### DATA
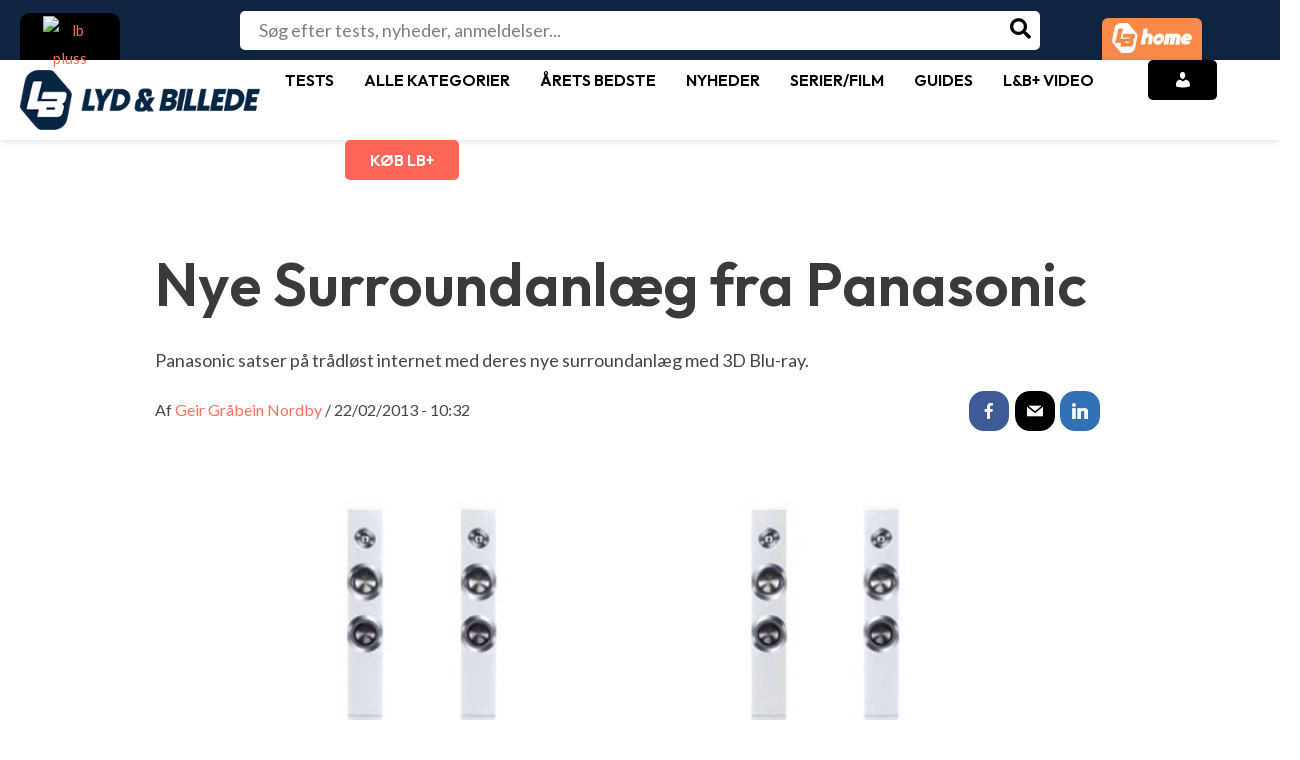

--- FILE ---
content_type: text/html; charset=utf-8
request_url: https://www.google.com/recaptcha/api2/aframe
body_size: 268
content:
<!DOCTYPE HTML><html><head><meta http-equiv="content-type" content="text/html; charset=UTF-8"></head><body><script nonce="zt517fDyNhaB4RXs7_K6Ug">/** Anti-fraud and anti-abuse applications only. See google.com/recaptcha */ try{var clients={'sodar':'https://pagead2.googlesyndication.com/pagead/sodar?'};window.addEventListener("message",function(a){try{if(a.source===window.parent){var b=JSON.parse(a.data);var c=clients[b['id']];if(c){var d=document.createElement('img');d.src=c+b['params']+'&rc='+(localStorage.getItem("rc::a")?sessionStorage.getItem("rc::b"):"");window.document.body.appendChild(d);sessionStorage.setItem("rc::e",parseInt(sessionStorage.getItem("rc::e")||0)+1);localStorage.setItem("rc::h",'1768732698302');}}}catch(b){}});window.parent.postMessage("_grecaptcha_ready", "*");}catch(b){}</script></body></html>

### EXERCISE OBJECTIVE
Print all the entries exactly as they appear, without the pictures.

### OUTPUT OF THE EXERCISE
--- FILE ---
content_type: text/html; charset=utf-8
request_url: https://www.google.com/recaptcha/api2/aframe
body_size: 268
content:
<!DOCTYPE HTML><html><head><meta http-equiv="content-type" content="text/html; charset=UTF-8"></head><body><script nonce="zt517fDyNhaB4RXs7_K6Ug">/** Anti-fraud and anti-abuse applications only. See google.com/recaptcha */ try{var clients={'sodar':'https://pagead2.googlesyndication.com/pagead/sodar?'};window.addEventListener("message",function(a){try{if(a.source===window.parent){var b=JSON.parse(a.data);var c=clients[b['id']];if(c){var d=document.createElement('img');d.src=c+b['params']+'&rc='+(localStorage.getItem("rc::a")?sessionStorage.getItem("rc::b"):"");window.document.body.appendChild(d);sessionStorage.setItem("rc::e",parseInt(sessionStorage.getItem("rc::e")||0)+1);localStorage.setItem("rc::h",'1768732698302');}}}catch(b){}});window.parent.postMessage("_grecaptcha_ready", "*");}catch(b){}</script></body></html>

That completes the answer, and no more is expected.